> [Data shown]:
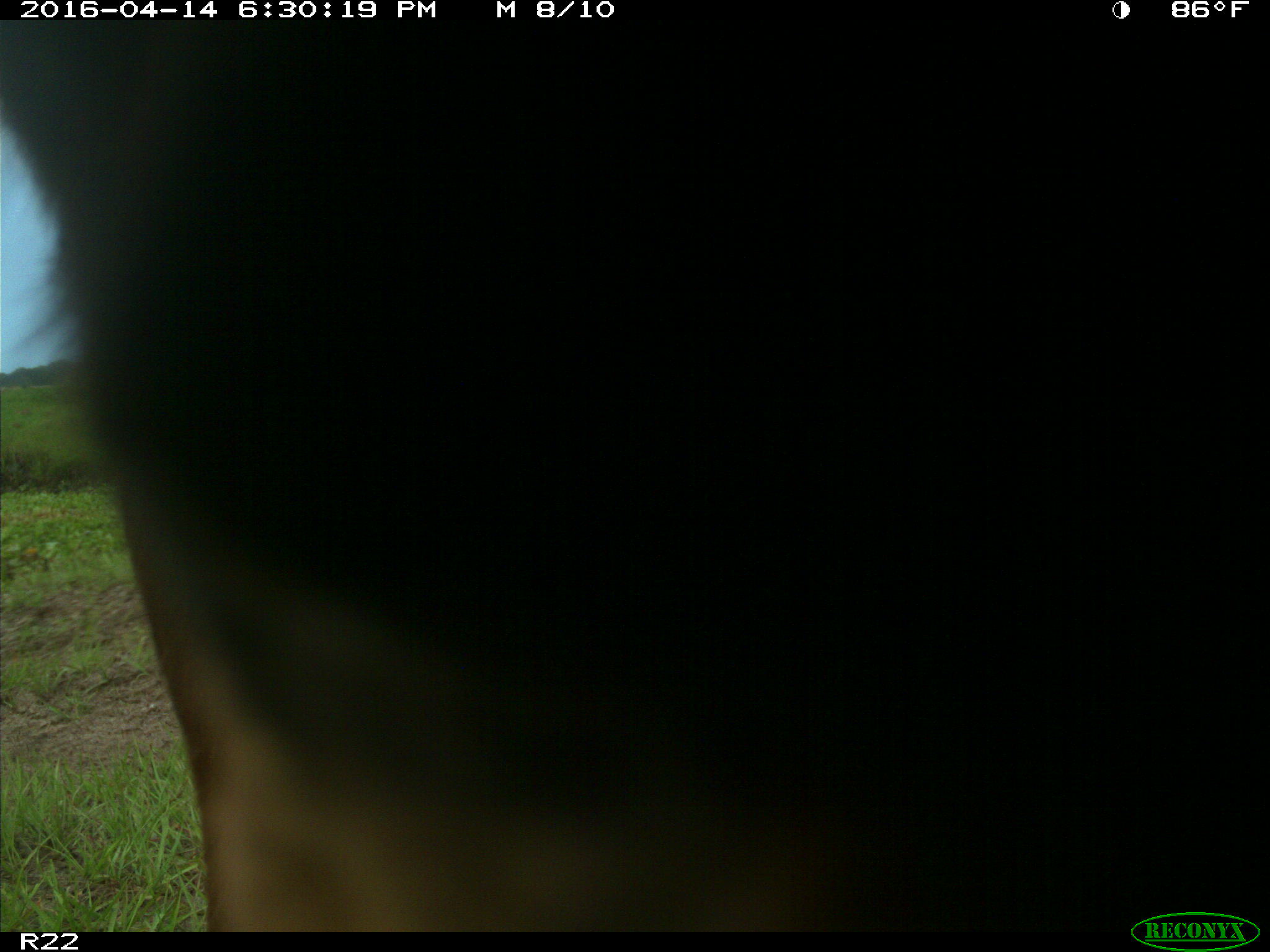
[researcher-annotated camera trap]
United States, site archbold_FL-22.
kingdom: Animalia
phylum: Chordata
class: Mammalia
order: Artiodactyla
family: Bovidae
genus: Bos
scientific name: Bos taurus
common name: domestic cow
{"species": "Bos taurus (domestic cow)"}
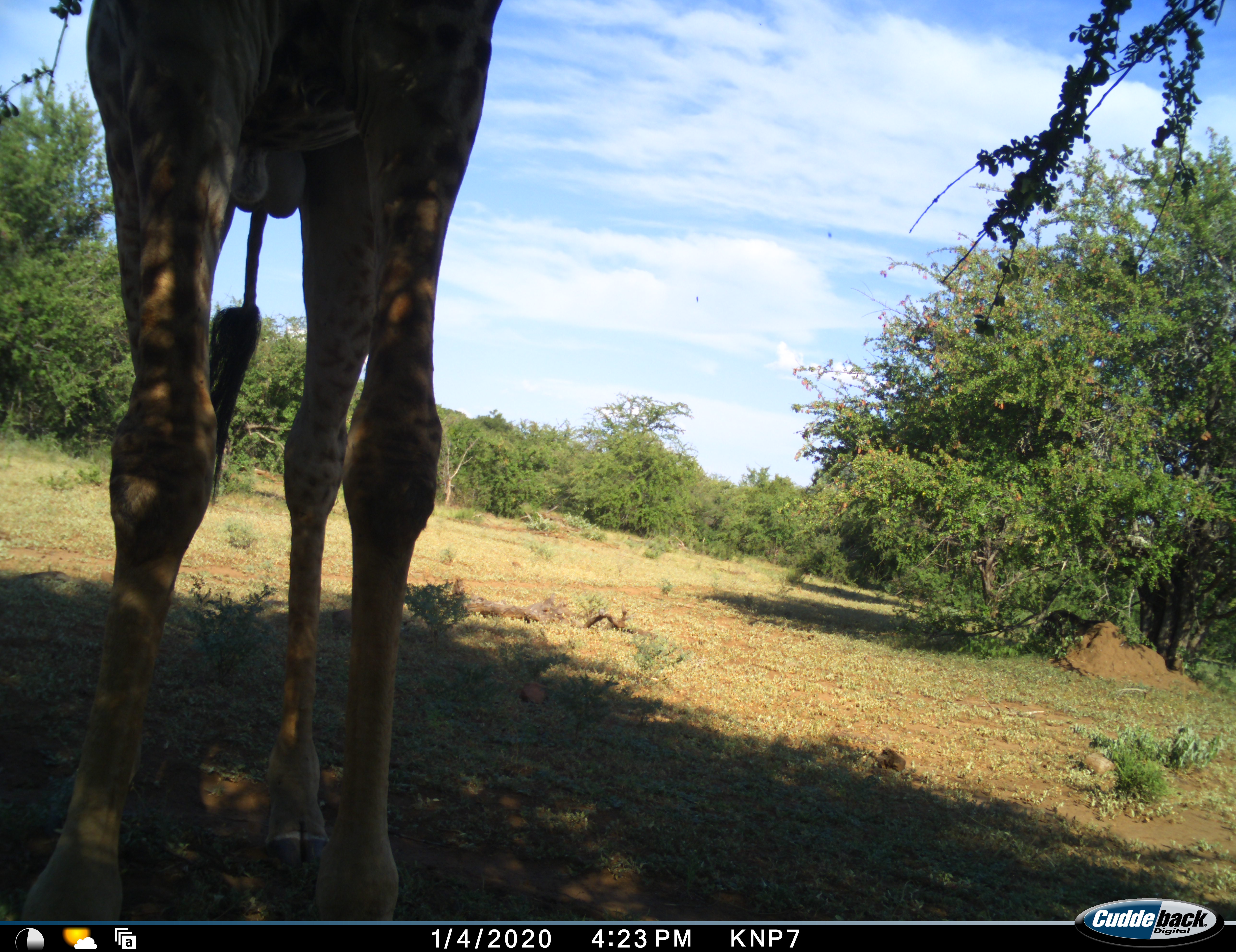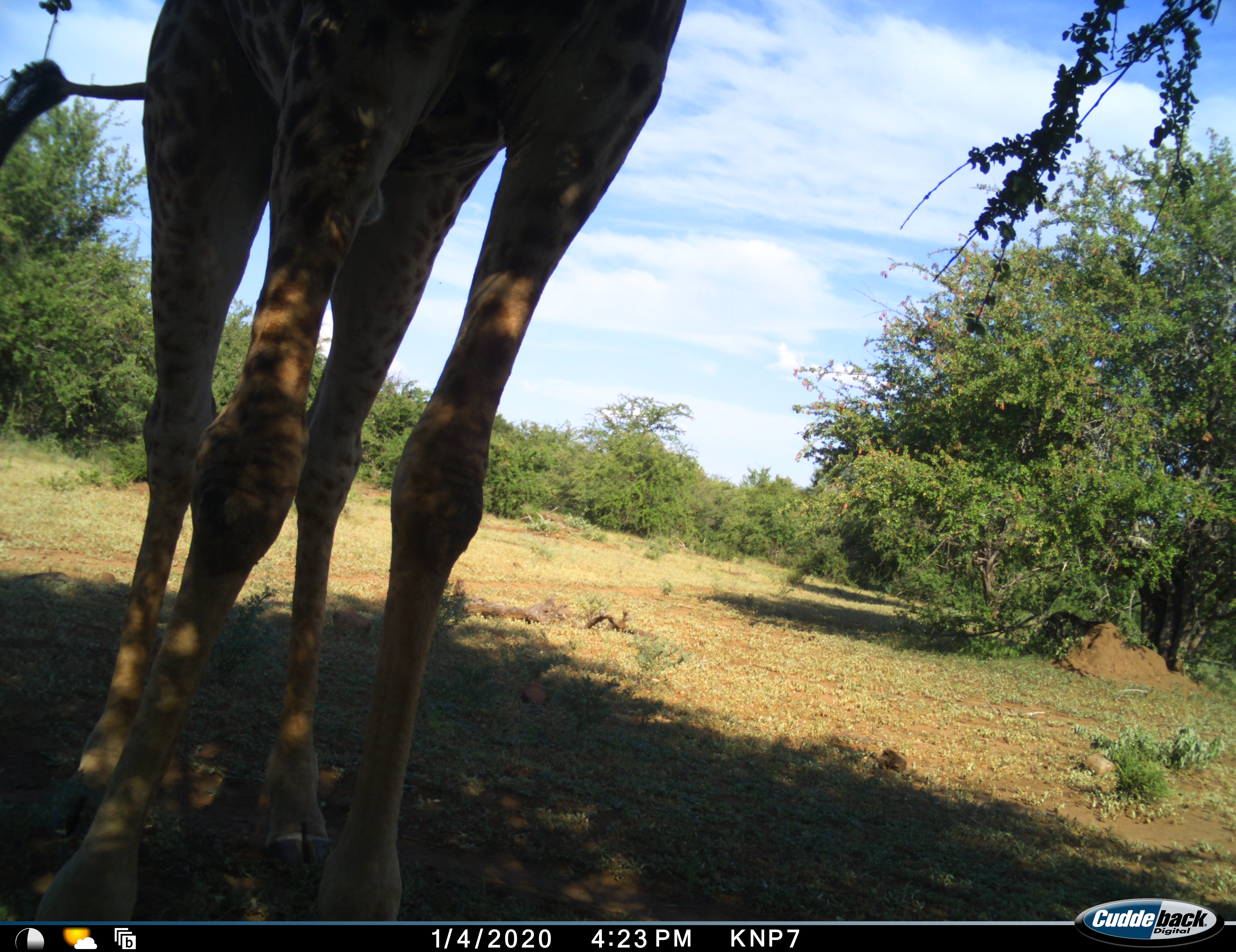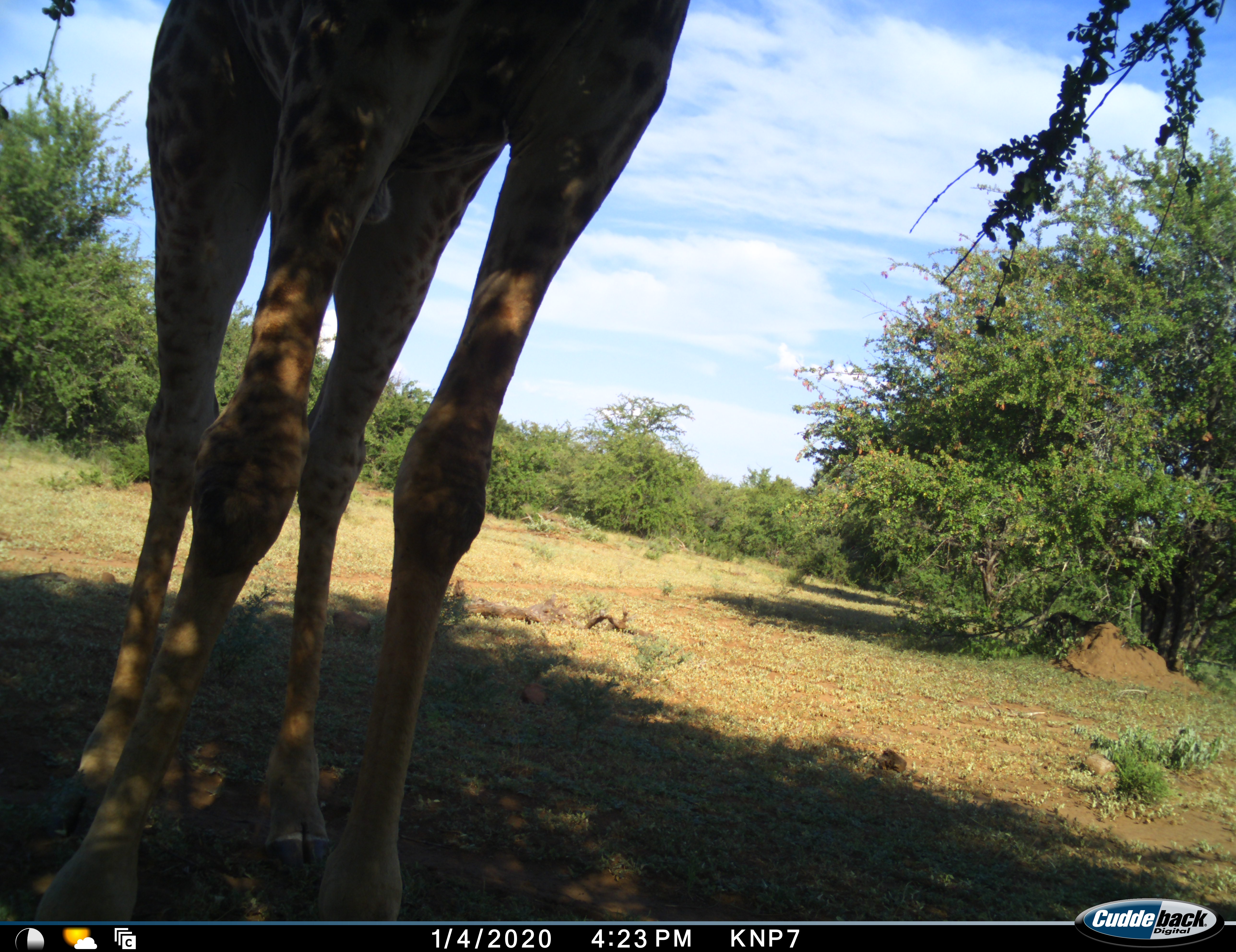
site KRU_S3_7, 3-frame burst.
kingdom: Animalia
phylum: Chordata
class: Mammalia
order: Artiodactyla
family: Giraffidae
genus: Giraffa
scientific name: Giraffa camelopardalis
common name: giraffe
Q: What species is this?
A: Giraffe (Giraffa camelopardalis).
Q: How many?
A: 1.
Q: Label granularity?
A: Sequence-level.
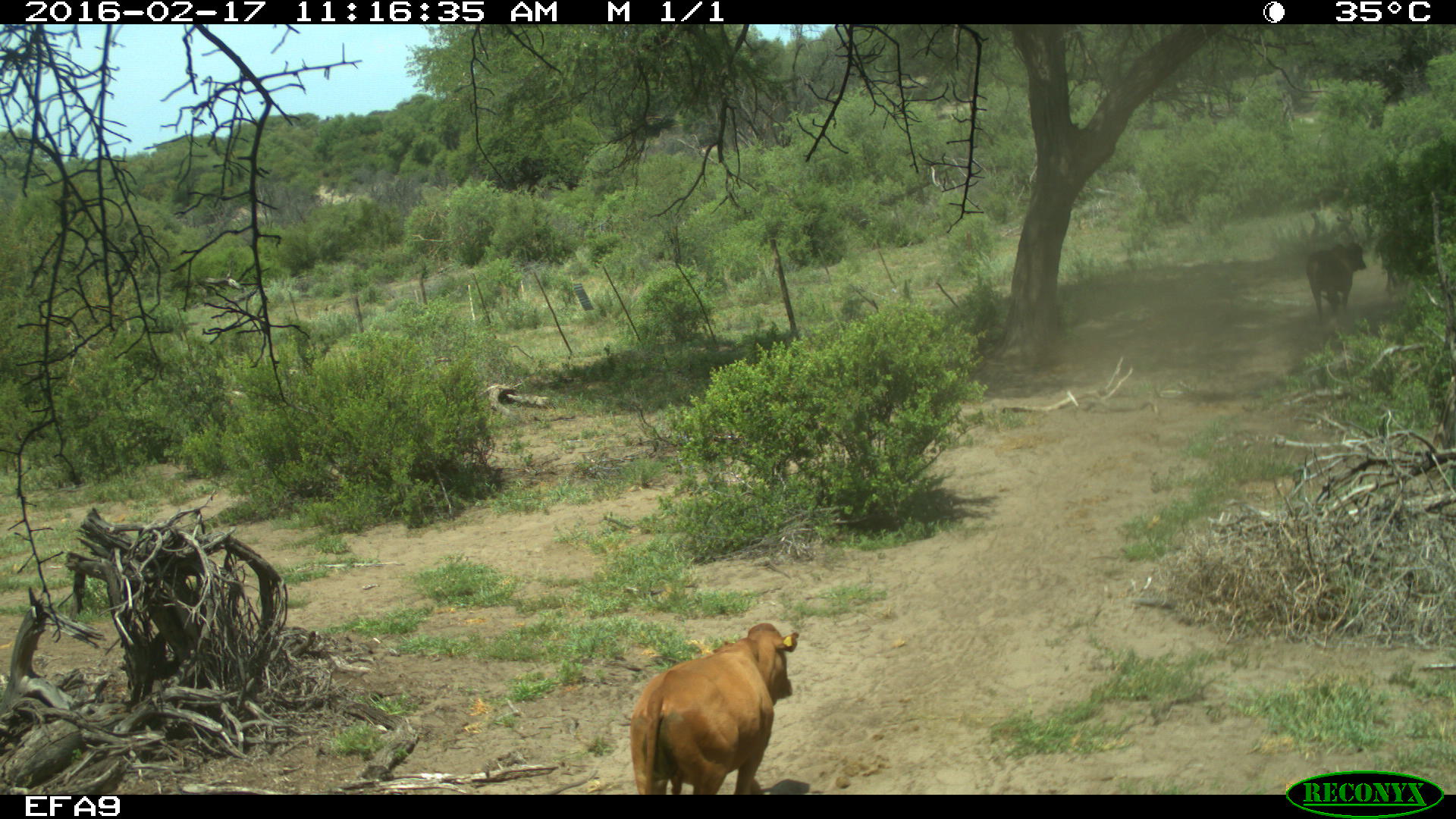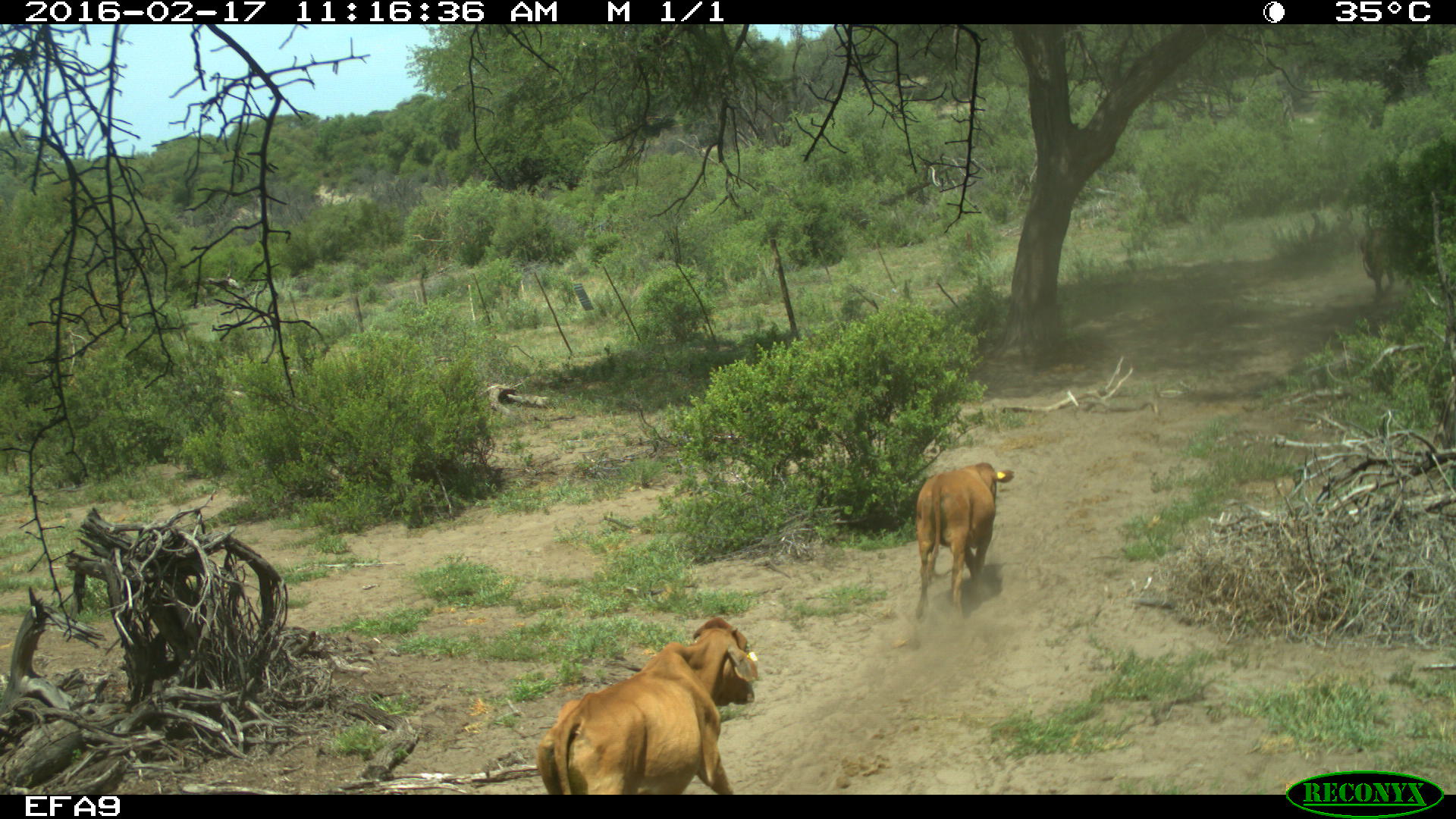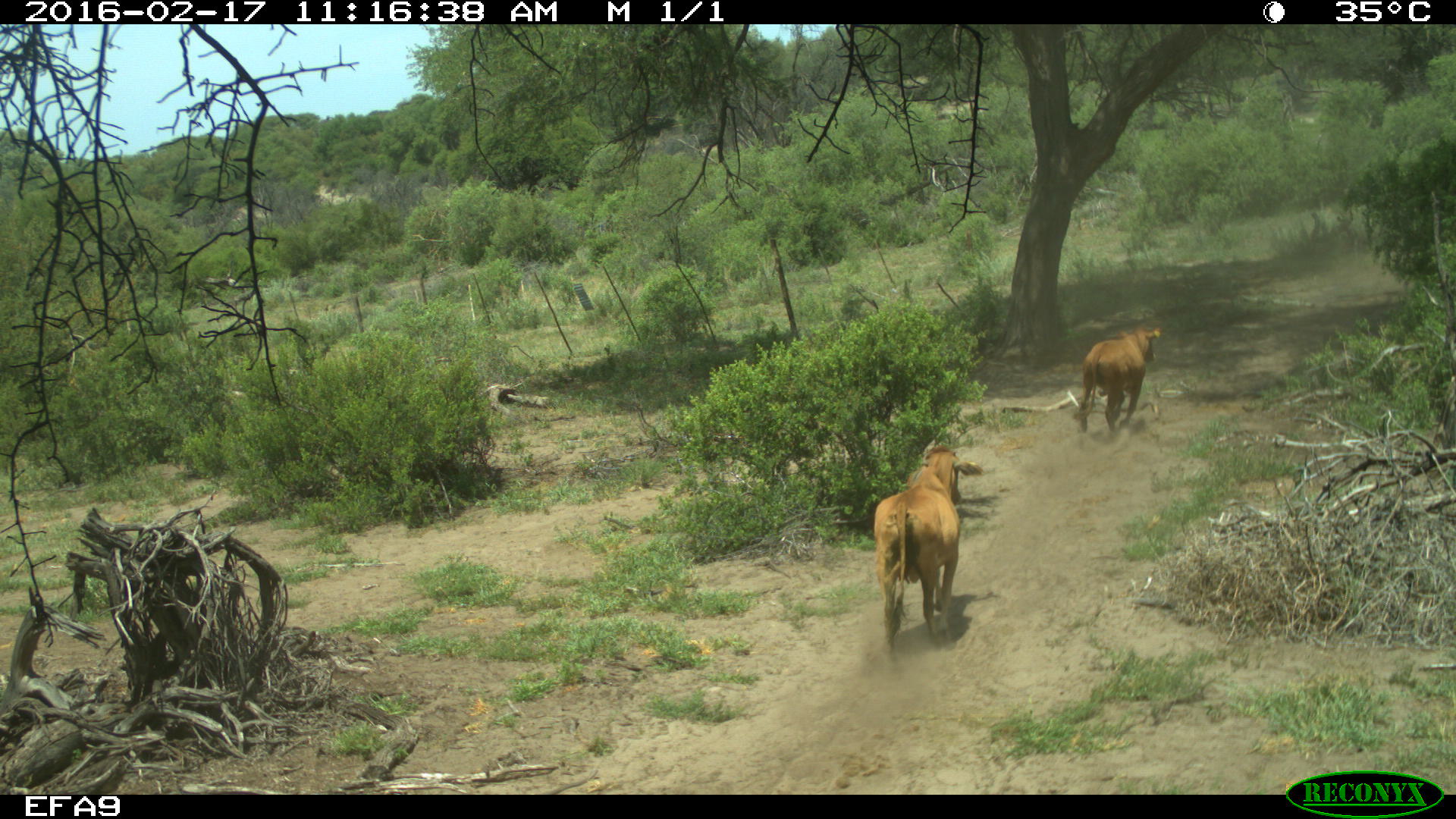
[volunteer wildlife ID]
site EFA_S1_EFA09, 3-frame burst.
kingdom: Animalia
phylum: Chordata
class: Mammalia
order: Artiodactyla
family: Bovidae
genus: Bos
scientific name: Bos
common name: cattle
Cattle (Bos), count 3. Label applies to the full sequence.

> [Exercise directions]: Would you copy out the data exactly, leaving every picture out?

> [Exercise output]:
[researcher-annotated camera trap]
United States, site archbold_FL-22.
kingdom: Animalia
phylum: Chordata
class: Mammalia
order: Artiodactyla
family: Bovidae
genus: Bos
scientific name: Bos taurus
common name: domestic cow
{"species": "Bos taurus (domestic cow)"}
site KRU_S3_7, 3-frame burst.
kingdom: Animalia
phylum: Chordata
class: Mammalia
order: Artiodactyla
family: Giraffidae
genus: Giraffa
scientific name: Giraffa camelopardalis
common name: giraffe
Q: What species is this?
A: Giraffe (Giraffa camelopardalis).
Q: How many?
A: 1.
Q: Label granularity?
A: Sequence-level.
[volunteer wildlife ID]
site EFA_S1_EFA09, 3-frame burst.
kingdom: Animalia
phylum: Chordata
class: Mammalia
order: Artiodactyla
family: Bovidae
genus: Bos
scientific name: Bos
common name: cattle
Cattle (Bos), count 3. Label applies to the full sequence.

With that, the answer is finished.